DOCUMENT SEGMENT:
You Can't Base The Meaning Of A Science Lesson On A Word

What finally clinched it, and made me ultimately resign [from the California State Curriculum Commission], was that the following year we were going to discuss science books. I thought maybe the science would be different, so I looked at a few of them.
The same thing happened: something would look good at first and then turn out to be horrifying. For example, there was a book that started out with four pictures: first there was a wind-up toy; then there was an automobile; then there was a boy riding a bicycle; then there was something else. And underneath each picture it said, "What makes it go?"
I thought, "I know what it is: They're going to talk about mechanics, how the springs work inside the toy; about chemistry, how the engine of the automobile works; and biology, about how the muscles work."
It was the kind of thing my father would have talked about: "What makes it go? Everything goes because the sun is shining." And then we would have fun discussing it:
"No, the toy goes because the spring is wound up." I would say.
"How did the spring get wound up?" he would ask.
"I wound it up."
"And how did you get moving?"
"From eating."
"And food grows only because the sun is shining. So it's because the sun is shining that all these things are moving." That would get across the concept that motion is simply the transformation of the sun's power.
I turned the page. The answer was, for the wind-up toy, "Energy makes is go." And for the boy on the bicycle, "Energy makes it go." For everything, "Energy makes it go."

DIRECTIONS:
1. Answer these questions about the passage on science textbooks, using only what it states.
(a) What subject was the commission going to discuss the following year?
(b) How many pictures did the book start out with?
(c) In the father's reasoning, why does food grow?
2. Continue the passage on science textbooks, starting after its final sentence.

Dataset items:

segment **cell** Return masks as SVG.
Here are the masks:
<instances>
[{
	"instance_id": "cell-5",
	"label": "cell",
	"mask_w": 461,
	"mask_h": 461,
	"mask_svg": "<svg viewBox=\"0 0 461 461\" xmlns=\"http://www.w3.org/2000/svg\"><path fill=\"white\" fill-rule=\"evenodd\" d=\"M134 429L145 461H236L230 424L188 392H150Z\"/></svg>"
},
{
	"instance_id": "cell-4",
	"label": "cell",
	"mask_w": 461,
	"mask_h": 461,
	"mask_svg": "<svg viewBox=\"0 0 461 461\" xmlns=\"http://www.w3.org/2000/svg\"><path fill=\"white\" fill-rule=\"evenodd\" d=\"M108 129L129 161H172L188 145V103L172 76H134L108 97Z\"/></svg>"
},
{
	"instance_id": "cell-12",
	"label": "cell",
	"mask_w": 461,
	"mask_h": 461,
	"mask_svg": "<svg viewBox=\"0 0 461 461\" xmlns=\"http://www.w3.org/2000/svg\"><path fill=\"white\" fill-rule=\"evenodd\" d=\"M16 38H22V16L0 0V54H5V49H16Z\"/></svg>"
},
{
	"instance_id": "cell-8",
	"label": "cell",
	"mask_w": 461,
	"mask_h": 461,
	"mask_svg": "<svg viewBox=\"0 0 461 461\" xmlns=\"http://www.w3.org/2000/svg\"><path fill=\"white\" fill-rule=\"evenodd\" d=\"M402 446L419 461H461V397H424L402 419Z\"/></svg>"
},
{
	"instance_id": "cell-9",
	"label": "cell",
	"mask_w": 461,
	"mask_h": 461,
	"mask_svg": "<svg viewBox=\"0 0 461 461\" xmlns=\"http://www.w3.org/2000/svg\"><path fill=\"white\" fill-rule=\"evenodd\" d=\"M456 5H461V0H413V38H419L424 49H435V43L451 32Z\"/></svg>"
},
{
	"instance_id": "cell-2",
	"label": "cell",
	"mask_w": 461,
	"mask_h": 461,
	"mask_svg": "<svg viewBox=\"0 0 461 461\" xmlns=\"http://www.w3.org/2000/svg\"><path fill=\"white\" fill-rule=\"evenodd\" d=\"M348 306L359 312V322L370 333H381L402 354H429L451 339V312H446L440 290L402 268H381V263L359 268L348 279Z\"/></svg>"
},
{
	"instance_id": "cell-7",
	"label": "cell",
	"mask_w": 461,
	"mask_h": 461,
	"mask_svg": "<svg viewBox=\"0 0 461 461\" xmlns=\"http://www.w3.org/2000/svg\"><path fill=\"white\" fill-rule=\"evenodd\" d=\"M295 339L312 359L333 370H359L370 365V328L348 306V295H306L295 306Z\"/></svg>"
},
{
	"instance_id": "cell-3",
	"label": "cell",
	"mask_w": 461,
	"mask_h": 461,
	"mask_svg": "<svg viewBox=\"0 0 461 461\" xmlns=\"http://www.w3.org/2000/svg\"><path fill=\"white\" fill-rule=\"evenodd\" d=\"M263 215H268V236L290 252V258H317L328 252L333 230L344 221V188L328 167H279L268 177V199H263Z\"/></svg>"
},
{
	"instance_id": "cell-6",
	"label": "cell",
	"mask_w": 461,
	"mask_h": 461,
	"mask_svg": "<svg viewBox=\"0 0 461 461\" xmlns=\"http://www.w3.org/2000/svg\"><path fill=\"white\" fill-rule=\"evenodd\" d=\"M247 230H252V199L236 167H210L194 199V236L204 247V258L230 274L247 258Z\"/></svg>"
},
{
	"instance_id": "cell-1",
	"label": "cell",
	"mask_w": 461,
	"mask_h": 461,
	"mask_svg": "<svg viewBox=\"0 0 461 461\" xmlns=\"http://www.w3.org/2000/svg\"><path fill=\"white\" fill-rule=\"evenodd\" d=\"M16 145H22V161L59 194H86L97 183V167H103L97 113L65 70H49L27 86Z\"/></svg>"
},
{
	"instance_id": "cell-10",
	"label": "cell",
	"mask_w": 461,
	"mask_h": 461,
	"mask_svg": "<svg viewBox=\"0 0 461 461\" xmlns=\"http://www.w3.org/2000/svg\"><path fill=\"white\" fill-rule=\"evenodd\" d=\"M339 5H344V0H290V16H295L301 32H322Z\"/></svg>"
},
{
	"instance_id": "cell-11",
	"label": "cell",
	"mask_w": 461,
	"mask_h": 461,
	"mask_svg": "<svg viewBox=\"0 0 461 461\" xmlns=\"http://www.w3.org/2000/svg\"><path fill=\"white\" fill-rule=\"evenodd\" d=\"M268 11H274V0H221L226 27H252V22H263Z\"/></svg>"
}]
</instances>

ANSWERS BY ITEM NUMBER:
1.
(a) Science books.
(b) Four.
(c) Food grows only because the sun is shining.

2.
Now that doesn't mean anything. Suppose it's "Wakalixes." That's the general principle: "Wakalixes" makes it go. There's no knowledge coming in. The child doesn't learn anything; it's just a word!
What they should have done is to look at the wind-up toy, see that there are springs inside, learn about springs, learn about wheels, and never mind "energy." Later on, when the children know something about how the toy actually works, they can discuss the more general principles of energy.
It's also not true that "energy makes it go," because if it stops, you could say, "energy makes it stop" just as well. What they're talking about is concentrated energy being transformed into more dilute forms, which is a very subtle aspect of energy. Energy is neither increased nor decreased in these examples; it's just changed from one form to another. And when the things stop, the energy is changed into heat, into general chaos.
But that's the way all their books were: They said things that were useless, mixed-up, ambiguous, confusing, and partially incorrect. How anybody can learn science from these books, I don't know, because it's not science."